Mempertanyakan ekspektasi masyarakat seputar pernikahan, Pranati menambahkan: “Kami telah menormalisasi pengeluaran uang dalam jumlah terbesar yang mungkin pernah kami lihat di usia 20-an untuk sebuah acara yang berlangsung beberapa jam.”
Dia menyarankan bahwa menginvestasikan uang di awal kehidupan dapat memiliki dampak jangka panjang yang lebih besar.
“Bayangkan jika orang tua kita mulai menginvestasikan uang ini sejak kita lahir. Saat kita berusia 25 tahun, mereka tidak hanya akan menikahkan kita, mereka juga akan memberi kita kebebasan.”
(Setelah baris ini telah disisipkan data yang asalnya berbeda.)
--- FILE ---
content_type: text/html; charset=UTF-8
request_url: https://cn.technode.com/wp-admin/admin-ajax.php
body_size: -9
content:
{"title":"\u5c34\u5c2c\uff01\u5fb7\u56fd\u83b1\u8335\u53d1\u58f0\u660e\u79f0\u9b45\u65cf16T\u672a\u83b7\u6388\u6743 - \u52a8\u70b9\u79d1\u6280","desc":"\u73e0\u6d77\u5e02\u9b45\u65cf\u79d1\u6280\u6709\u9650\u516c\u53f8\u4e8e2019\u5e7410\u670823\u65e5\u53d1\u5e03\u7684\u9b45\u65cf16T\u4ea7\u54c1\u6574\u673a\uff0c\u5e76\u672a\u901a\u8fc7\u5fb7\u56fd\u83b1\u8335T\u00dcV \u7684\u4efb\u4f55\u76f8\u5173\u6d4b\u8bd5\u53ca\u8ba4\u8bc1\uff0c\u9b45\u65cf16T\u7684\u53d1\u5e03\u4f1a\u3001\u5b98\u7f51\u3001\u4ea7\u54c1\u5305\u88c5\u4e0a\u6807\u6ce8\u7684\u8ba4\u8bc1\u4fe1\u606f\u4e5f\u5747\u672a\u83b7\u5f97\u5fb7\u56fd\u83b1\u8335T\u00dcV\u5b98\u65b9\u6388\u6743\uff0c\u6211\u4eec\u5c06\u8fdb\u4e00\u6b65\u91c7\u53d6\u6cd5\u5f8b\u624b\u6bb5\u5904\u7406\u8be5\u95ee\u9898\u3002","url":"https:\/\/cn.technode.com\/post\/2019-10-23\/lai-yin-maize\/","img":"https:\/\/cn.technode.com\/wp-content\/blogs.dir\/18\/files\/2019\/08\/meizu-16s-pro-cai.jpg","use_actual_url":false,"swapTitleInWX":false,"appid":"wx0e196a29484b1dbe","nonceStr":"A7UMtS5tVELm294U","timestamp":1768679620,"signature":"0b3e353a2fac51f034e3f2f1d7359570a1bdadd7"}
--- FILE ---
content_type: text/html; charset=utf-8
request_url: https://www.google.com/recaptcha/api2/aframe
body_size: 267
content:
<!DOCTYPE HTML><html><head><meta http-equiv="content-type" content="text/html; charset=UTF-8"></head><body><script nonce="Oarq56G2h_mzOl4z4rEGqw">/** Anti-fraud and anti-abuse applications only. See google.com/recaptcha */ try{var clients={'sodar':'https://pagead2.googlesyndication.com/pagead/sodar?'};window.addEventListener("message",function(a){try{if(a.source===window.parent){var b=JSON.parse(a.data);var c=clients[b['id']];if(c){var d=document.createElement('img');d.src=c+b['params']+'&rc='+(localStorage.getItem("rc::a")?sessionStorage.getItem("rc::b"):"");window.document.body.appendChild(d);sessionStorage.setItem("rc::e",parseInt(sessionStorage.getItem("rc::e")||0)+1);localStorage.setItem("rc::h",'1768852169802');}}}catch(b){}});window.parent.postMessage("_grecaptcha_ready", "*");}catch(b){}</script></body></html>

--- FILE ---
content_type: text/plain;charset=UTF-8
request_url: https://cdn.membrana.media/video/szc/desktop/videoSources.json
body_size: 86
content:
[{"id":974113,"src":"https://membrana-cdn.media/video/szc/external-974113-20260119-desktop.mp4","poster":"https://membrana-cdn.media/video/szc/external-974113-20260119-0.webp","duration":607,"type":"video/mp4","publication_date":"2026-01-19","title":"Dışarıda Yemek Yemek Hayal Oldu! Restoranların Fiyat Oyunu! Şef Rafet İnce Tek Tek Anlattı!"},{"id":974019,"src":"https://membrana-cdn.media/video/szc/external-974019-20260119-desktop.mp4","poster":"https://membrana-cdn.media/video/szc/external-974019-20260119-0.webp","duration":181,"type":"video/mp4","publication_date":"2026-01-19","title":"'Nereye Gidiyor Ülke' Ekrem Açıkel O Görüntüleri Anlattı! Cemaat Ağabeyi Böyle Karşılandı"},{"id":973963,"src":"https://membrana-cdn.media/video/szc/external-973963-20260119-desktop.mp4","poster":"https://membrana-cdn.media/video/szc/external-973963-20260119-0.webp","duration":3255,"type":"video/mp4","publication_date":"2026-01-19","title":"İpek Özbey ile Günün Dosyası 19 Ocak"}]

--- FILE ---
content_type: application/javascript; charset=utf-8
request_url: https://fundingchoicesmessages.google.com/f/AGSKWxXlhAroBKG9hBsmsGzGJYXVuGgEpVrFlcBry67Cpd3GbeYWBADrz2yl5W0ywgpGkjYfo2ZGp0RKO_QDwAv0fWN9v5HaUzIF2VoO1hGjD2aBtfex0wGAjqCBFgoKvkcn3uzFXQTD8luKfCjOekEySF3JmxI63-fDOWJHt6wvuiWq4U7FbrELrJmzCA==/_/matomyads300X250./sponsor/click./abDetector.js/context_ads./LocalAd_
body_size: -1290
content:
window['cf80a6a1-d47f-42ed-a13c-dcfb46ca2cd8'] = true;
Menyimpulkan argumennya, dia berkata: “Karena pernikahan menciptakan kenangan, kekayaan menciptakan pilihan. Dan jika saya harus memilih salah satu, saya akan membuat pilihan setiap saat. Jadi, saya menolak pernikahan besar.”
Internet berbobot
Video tersebut memicu banyak reaksi, banyak pengguna setuju dengan sudut pandangnya, sementara yang lain memberikan pandangan berbeda.
Salah satu pengguna, yang mengidentifikasi diri mereka sebagai perencana pernikahan, menulis: “Saya seorang perencana pernikahan dan saya sangat setuju. Pernikahan Anda harus bermakna bagi Anda dan pasangan dan mungkin kedua orang tua Anda, Anda tidak harus melakukan sesuatu hanya demi itu. Lebih banyak kekuatan untuk Anda.”
Tidak semua orang setuju. Pengguna lain berargumentasi bahwa biaya pernikahan terkadang dapat menghasilkan keuntungan dalam jangka panjang, dengan berkomentar, “Keluarga saya sedang berbisnis dan kami menghabiskan sekitar 1,4 crore untuk pernikahan 3 hari dengan mengundang semua teman keluarga dan yang paling penting mengundang klien kami. Keuntungannya 10 kali lipat, klien merasa senang ketika Anda menelepon mereka dan keuntungan bisnis sangat besar… Jangan menghabiskan uang jika Anda berdua adalah karyawan bergaji dan undangan tidak akan meningkatkan gaya hidup Anda atau meningkatkan kekayaan Anda.”
Yang lain menganut pandangan Pranati, dengan salah satu pengguna menulis: “Akhirnya, seseorang membicarakannya.”
Komentator lain mempertanyakan aspek argumennya dengan mengatakan, “Sayangku, dalam 30 lak, berapa banyak yang akan Anda investasikan dalam emas. Perhiasan adalah alokasi anggaran terbesar. Dan ini bukan aset yang mengalami depresiasi.”